水しぶきが自分にかかりにくいというメリットもあり、「服を絶対に濡らしたくない」「腰を痛めたくない」という方には、ショートノズルとは真逆の「あえて長いノズルを使う」という選択肢も大いにアリです。
マキタのエコシステムはこうしたニッチな要望にも応えてくれるのが魅力ですね。
洗車ブロワーはマキタで決まり
マキタのブロワーは、一度使ったら手放せなくなるほどの快適さと効率を、日々の洗車にもたらしてくれます。
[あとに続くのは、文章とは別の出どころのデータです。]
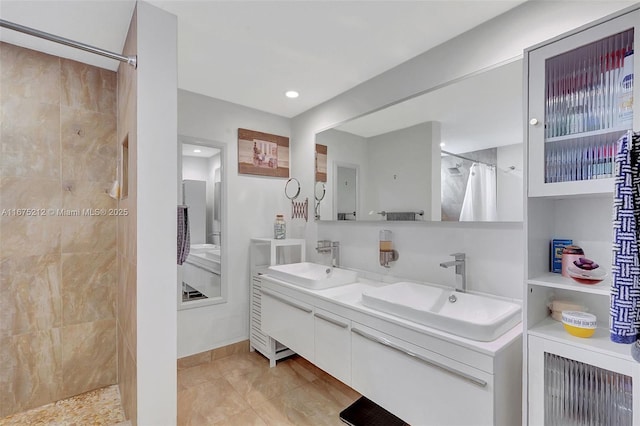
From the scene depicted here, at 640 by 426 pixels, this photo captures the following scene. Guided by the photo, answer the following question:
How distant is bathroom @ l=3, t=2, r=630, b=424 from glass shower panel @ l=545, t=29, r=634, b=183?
32cm

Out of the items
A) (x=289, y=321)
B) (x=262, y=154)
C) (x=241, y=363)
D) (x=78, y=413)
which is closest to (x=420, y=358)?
(x=289, y=321)

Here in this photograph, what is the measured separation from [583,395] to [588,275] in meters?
0.48

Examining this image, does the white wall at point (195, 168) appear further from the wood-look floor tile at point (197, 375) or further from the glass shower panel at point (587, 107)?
the glass shower panel at point (587, 107)

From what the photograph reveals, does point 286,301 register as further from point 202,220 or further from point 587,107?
point 587,107

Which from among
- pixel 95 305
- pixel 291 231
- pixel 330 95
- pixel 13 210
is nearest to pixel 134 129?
pixel 13 210

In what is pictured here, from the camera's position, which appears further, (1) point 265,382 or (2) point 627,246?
(1) point 265,382

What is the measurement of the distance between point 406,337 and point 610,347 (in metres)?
0.78

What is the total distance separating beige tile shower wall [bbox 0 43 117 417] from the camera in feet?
6.57

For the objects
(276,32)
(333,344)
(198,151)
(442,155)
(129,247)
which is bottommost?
(333,344)

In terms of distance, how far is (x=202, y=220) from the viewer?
2.85m

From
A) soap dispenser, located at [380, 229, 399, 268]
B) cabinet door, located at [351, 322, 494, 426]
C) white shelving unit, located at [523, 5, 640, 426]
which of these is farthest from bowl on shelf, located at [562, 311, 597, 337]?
soap dispenser, located at [380, 229, 399, 268]

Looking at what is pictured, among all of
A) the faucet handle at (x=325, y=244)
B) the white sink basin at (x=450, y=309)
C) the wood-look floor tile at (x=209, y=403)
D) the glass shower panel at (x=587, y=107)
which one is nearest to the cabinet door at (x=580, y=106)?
the glass shower panel at (x=587, y=107)

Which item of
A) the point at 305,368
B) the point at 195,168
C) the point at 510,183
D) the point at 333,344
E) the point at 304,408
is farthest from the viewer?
the point at 195,168

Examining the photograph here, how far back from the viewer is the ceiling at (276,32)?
64.6 inches
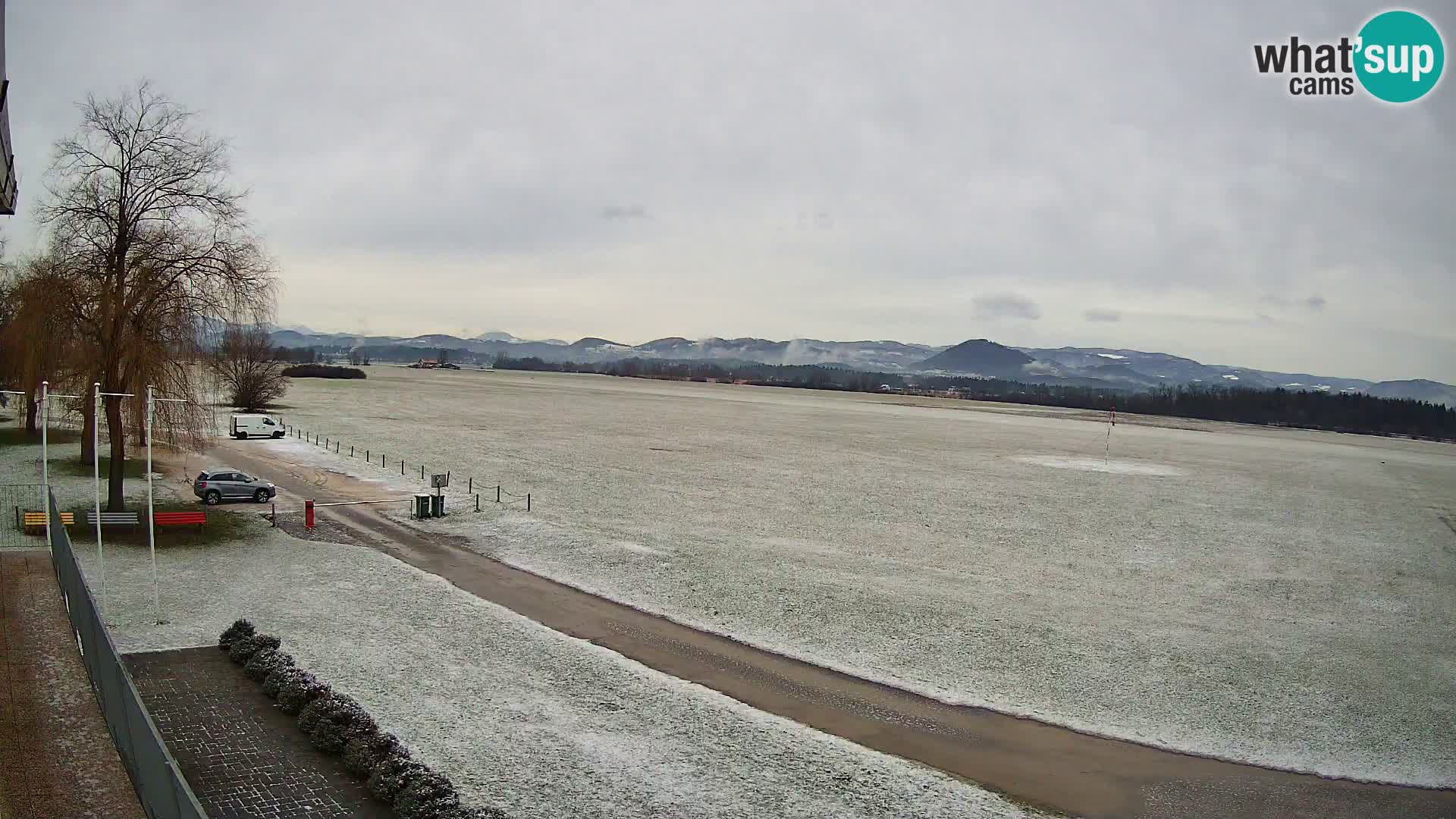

特にUB185Dの取り回しの良さと圧倒的な風速は、ディテイリング(細部洗浄)のクオリティを追求する方にとっては、もはや代替不可能な価値を提供していると言っても過言ではありません。
確かに、本体とバッテリー、充電器を揃えると初期投資は3万円近くになり、決して安い買い物ではありません。
しかし、マキタのバッテリーシステムは、掃除機、空気入れ、インパクトドライバー、さらにはクーラーボックスやコーヒーメーカーまで、生活を豊かにする数百種類のツールと共有できます。
洗車道具としてだけでなく、生活全体の利便性を向上させる「プラットフォームへの投資」だと考えれば、そのリターンは計り知れません。

物理的な接触を減らすことは、愛車を傷から守る最良の手段です。ぜひ、あなたもマキタのブロワーを手に入れて、「タッチレス・ドライ」の快適さと、愛車が細部までピカピカになる喜びを体験してみてくださいね。それでは、楽しい洗車ライフを!